I am re-working a xover I built some time back that is for a 3-way design.
My design is essentially this:
https://sound-au.com/project81.htm
While my design is a 3-way, it is literally just a single adaptation of the above. All I have done is taken the signal that comes off the high-pass filter block and fed it back into another 2-way network.
-> The low pass from the initial network goes directly to the low frequency amplifier.
-> The high pass from the initial netowork goes into the SECOND 2-way network
-> The midrange is fed through the SECOND low pass out
-> The tweeter is fed through the SECOND high pass out
All this is done w/ active circuitry - this is NOT a passive crossover.
So now I am wondering how the phase shift is going to play out...
The two outputs from the initial filter are each 90 degrees out-of-phase from the input - so 180 total.
The outputs from the second filter are also each 90 degrees out-of-phase from the output of the first filter. So correct me if I am wrong but...

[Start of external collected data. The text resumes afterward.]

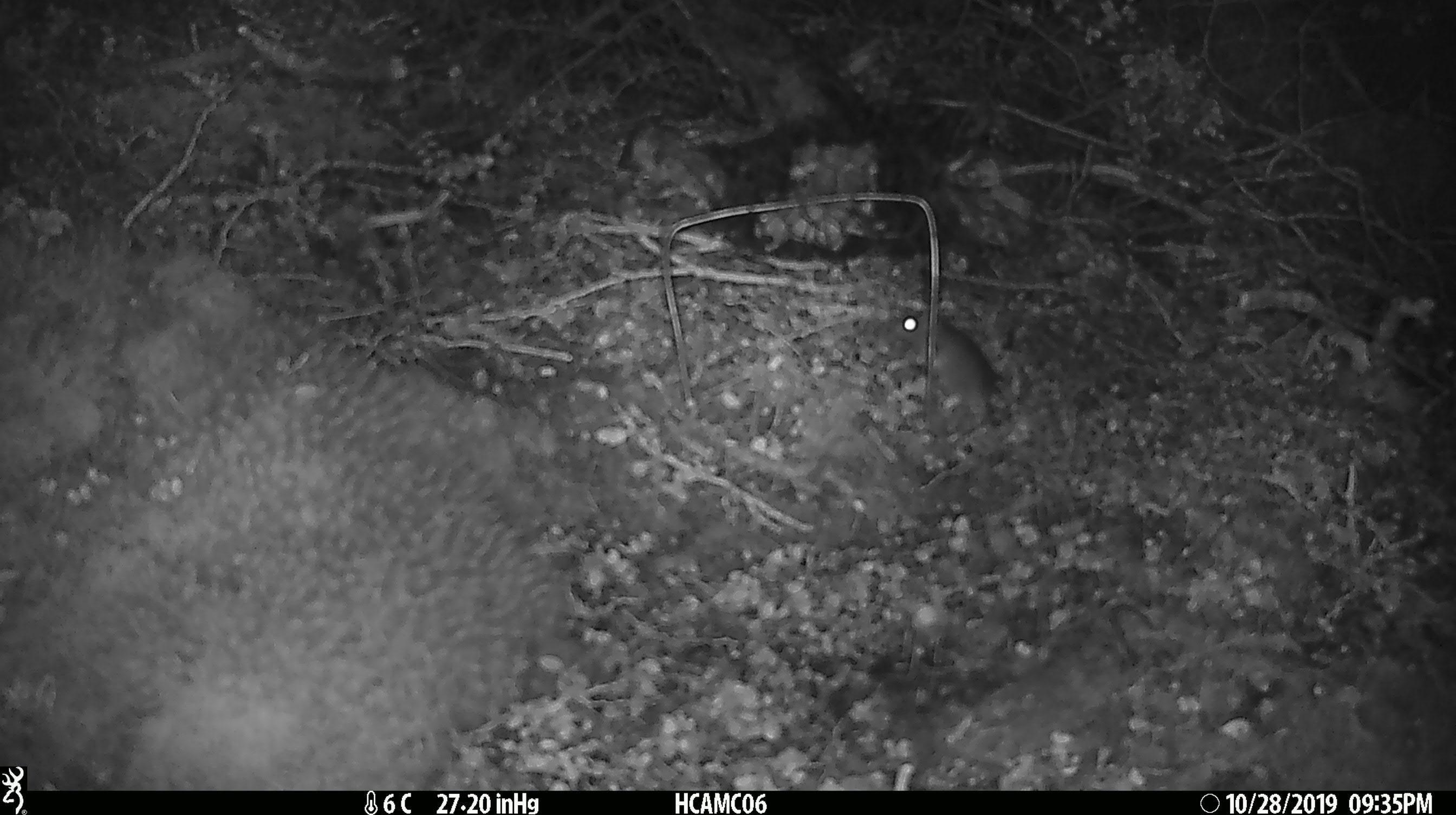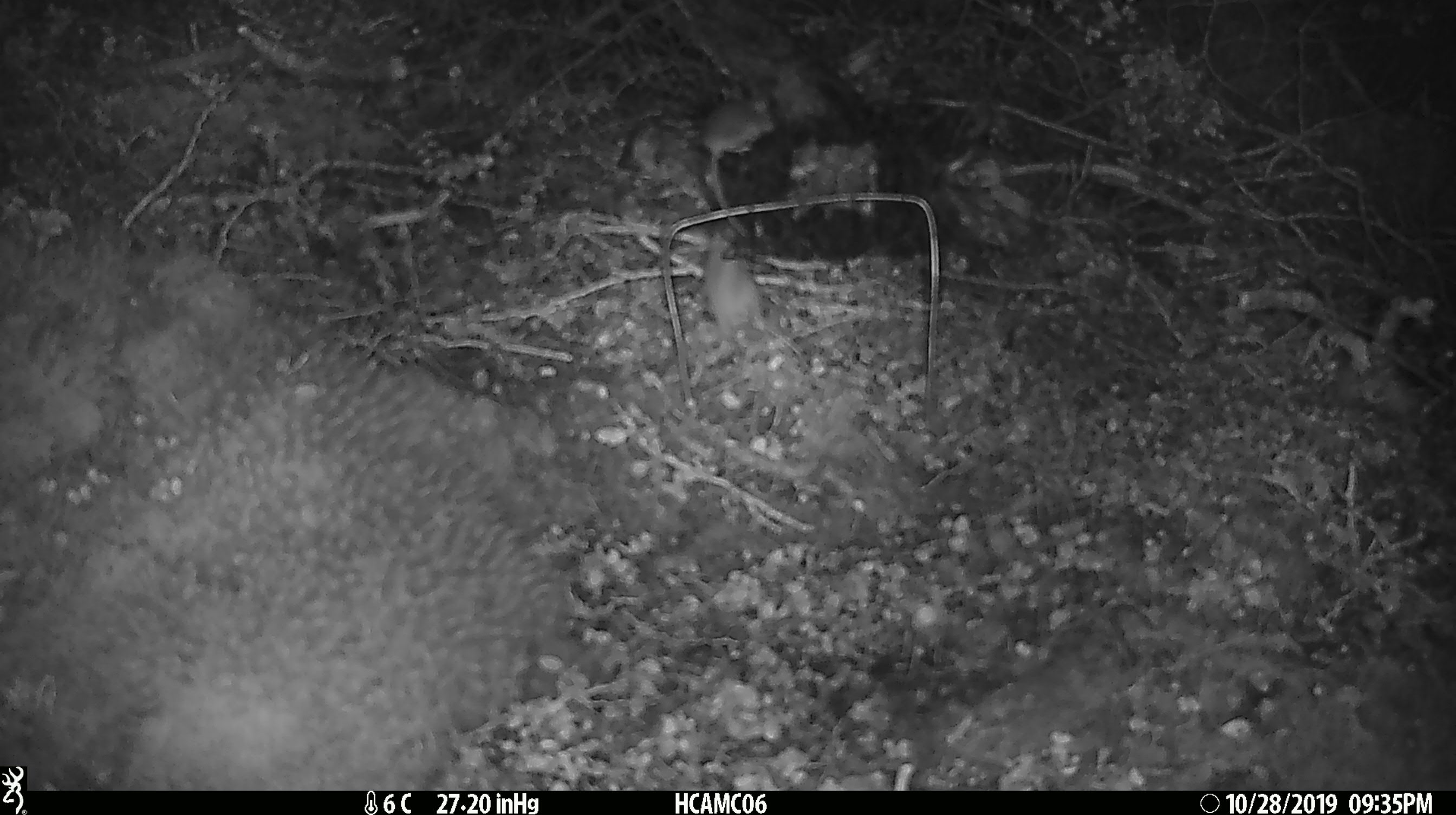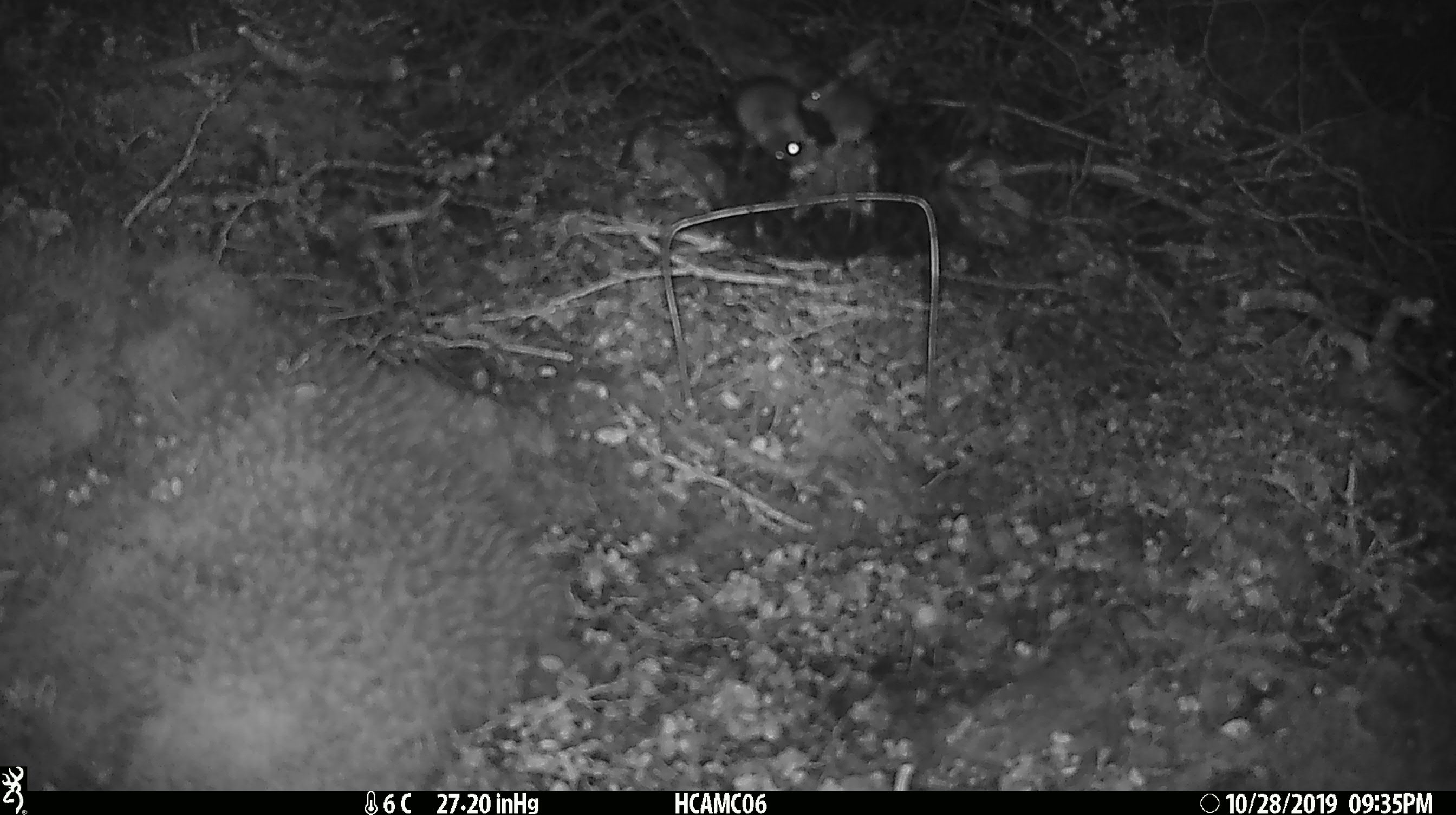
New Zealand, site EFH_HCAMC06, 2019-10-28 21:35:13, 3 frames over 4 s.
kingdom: Animalia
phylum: Chordata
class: Mammalia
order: Rodentia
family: Muridae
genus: Mus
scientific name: Mus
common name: mouse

1) Tweeter and midrange will be 180 out of phase from each-other
2) Midrange and woofer will be 90 out of phase from each other, no?

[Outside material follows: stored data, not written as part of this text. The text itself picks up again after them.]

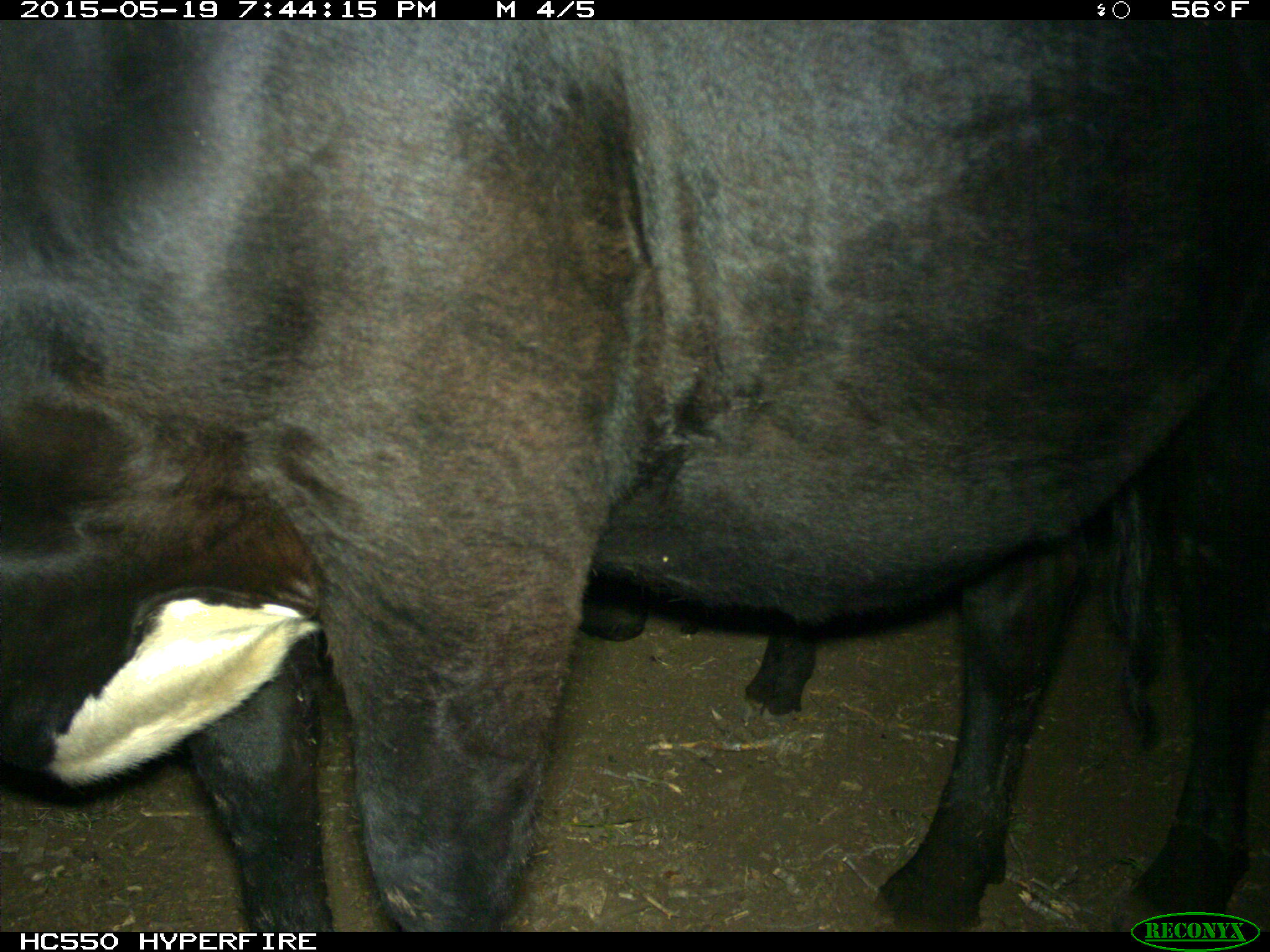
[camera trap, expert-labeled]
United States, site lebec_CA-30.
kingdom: Animalia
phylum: Chordata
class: Mammalia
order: Artiodactyla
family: Bovidae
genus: Bos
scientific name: Bos taurus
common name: domestic cow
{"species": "Bos taurus (domestic cow)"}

In the second filter, the midrange is delayed another 90 degrees - bringing it back down to where the original signal
should be - and since the woofer was delayed 90 degrees from the original signal to start, we have a total of 90 degrees difference between woofer and mid - correct?
So there is the first question - am I understanding the phase shift correctly?
Question 2: Is this 90 degree going to be much of an issue? I suppose that the driver VC offsets can affect things much more than this 90 degree offset imposed at the xover.
Question 3: I suppose I could use any arbitrary 1st-order filters back-to-back to provide the 90-degree phase shift needed to bring the woofer back into relative phase with the tween and woofer network, no? Any RC or CR network set that is well above the woofer xover frequency would basically each provide 45 degrees - giving me 90 total.
Now for the one I have been wanting to ask for YEARS....
Question 4: I am not a math junkie and never got anything beyond my high school education in math. So forgive this ignorance but..
I understand how you can delay a signal by 45/90/etc degrees. That makes perfect sense. Energy gets stored in the network and released a tiny fraction of time later - delaying the signal that is output.
But how on earth does the high-pass signal get "moved forward"?!?!?! Forgive me here - but even with advances in quantum mechanics, we have not fully developed time travel in actual practice, so... How can a signal be shifted 90 degrees FORWARD? I am - ovbiously - thinking about this in the time domain. So to shift a signal FORWARD, you have to move the entire time scale BACKWARDS. What am I missing here?